Challenge — Set out every line of the material below as a numbered list, skipping blank lines. Leave the pictures out.

Records for the exercise —
======

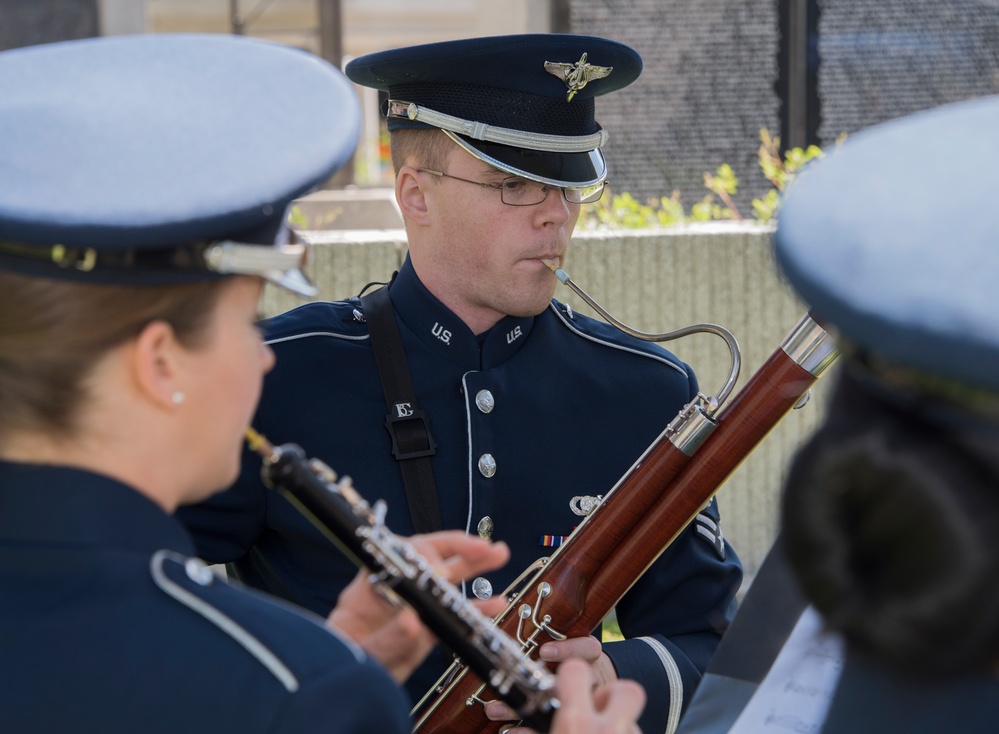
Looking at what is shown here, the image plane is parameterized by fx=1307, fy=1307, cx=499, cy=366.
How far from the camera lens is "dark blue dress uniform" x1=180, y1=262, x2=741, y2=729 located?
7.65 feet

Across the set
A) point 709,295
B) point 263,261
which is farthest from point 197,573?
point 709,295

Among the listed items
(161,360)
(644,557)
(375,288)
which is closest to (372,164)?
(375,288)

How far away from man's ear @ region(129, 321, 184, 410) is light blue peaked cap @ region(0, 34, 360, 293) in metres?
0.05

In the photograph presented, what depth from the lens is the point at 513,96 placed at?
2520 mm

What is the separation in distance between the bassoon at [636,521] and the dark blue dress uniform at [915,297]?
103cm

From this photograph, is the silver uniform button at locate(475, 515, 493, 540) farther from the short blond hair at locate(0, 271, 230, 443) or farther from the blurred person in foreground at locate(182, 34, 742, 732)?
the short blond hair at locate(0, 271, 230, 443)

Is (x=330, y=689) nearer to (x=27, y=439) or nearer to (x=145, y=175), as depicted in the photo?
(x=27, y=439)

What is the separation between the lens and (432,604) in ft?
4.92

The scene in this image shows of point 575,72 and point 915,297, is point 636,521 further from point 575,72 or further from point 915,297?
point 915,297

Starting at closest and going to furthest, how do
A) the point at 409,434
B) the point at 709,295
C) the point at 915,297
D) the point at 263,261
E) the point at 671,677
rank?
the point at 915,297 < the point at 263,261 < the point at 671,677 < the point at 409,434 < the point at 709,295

======

Result of this task —
1. Looking at what is shown here, the image plane is parameterized by fx=1307, fy=1307, cx=499, cy=366.
2. How far from the camera lens is "dark blue dress uniform" x1=180, y1=262, x2=741, y2=729 located?
3. 7.65 feet
4. Across the set
5. A) point 709,295
6. B) point 263,261
7. which is farthest from point 197,573?
8. point 709,295
9. Among the listed items
10. (161,360)
11. (644,557)
12. (375,288)
13. which is closest to (372,164)?
14. (375,288)
15. How far away from man's ear @ region(129, 321, 184, 410) is light blue peaked cap @ region(0, 34, 360, 293) in metres?
16. 0.05
17. In the photograph presented, what depth from the lens is the point at 513,96 placed at?
18. 2520 mm
19. What is the separation in distance between the bassoon at [636,521] and the dark blue dress uniform at [915,297]?
20. 103cm
21. From this photograph, is the silver uniform button at locate(475, 515, 493, 540) farther from the short blond hair at locate(0, 271, 230, 443) or farther from the blurred person in foreground at locate(182, 34, 742, 732)?
22. the short blond hair at locate(0, 271, 230, 443)
23. Is (x=330, y=689) nearer to (x=27, y=439) or nearer to (x=145, y=175), as depicted in the photo?
24. (x=27, y=439)
25. What is the separation between the lens and (432,604) in ft?
26. 4.92
27. The scene in this image shows of point 575,72 and point 915,297, is point 636,521 further from point 575,72 or further from point 915,297?
28. point 915,297
29. Starting at closest and going to furthest, how do
30. A) the point at 409,434
31. B) the point at 709,295
32. C) the point at 915,297
33. D) the point at 263,261
34. E) the point at 671,677
35. rank?
36. the point at 915,297 < the point at 263,261 < the point at 671,677 < the point at 409,434 < the point at 709,295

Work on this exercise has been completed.